DIRECTION: Copy, character for character, only the stretch of the items from the line containing "In this photo, is" through the end of the items.

Spatial reasoning data based on images
▶

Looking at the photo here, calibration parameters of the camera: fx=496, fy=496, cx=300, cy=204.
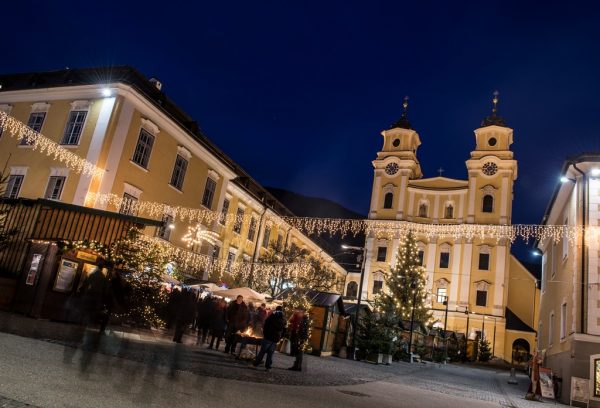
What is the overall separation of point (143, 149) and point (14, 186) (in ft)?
23.0

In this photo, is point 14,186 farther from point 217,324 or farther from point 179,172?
point 217,324

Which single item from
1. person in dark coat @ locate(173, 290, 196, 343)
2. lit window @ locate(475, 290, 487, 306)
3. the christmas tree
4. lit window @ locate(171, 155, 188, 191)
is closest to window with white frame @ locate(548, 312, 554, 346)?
person in dark coat @ locate(173, 290, 196, 343)

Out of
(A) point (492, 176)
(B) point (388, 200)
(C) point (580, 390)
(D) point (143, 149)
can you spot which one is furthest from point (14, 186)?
(A) point (492, 176)

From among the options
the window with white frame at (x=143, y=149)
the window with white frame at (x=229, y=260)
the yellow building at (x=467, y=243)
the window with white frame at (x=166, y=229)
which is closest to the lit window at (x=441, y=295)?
the yellow building at (x=467, y=243)

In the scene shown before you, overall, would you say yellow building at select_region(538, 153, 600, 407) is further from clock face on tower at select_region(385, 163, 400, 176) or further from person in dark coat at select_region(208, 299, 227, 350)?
clock face on tower at select_region(385, 163, 400, 176)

◀

WORKED ANSWER:
In this photo, is point 14,186 farther from point 217,324 or farther from point 179,172?
point 217,324

Which single item from
1. person in dark coat @ locate(173, 290, 196, 343)
2. lit window @ locate(475, 290, 487, 306)
3. the christmas tree
4. lit window @ locate(171, 155, 188, 191)
is closest to window with white frame @ locate(548, 312, 554, 346)?
person in dark coat @ locate(173, 290, 196, 343)

Out of
(A) point (492, 176)
(B) point (388, 200)
(C) point (580, 390)
(D) point (143, 149)
can you spot which one is furthest from point (14, 186)?
(A) point (492, 176)

From among the options
the window with white frame at (x=143, y=149)
the window with white frame at (x=229, y=260)
the yellow building at (x=467, y=243)
the window with white frame at (x=166, y=229)
which is closest to the lit window at (x=441, y=295)?
the yellow building at (x=467, y=243)

In the scene shown before you, overall, would you say yellow building at select_region(538, 153, 600, 407) is further from clock face on tower at select_region(385, 163, 400, 176) or further from person in dark coat at select_region(208, 299, 227, 350)?
clock face on tower at select_region(385, 163, 400, 176)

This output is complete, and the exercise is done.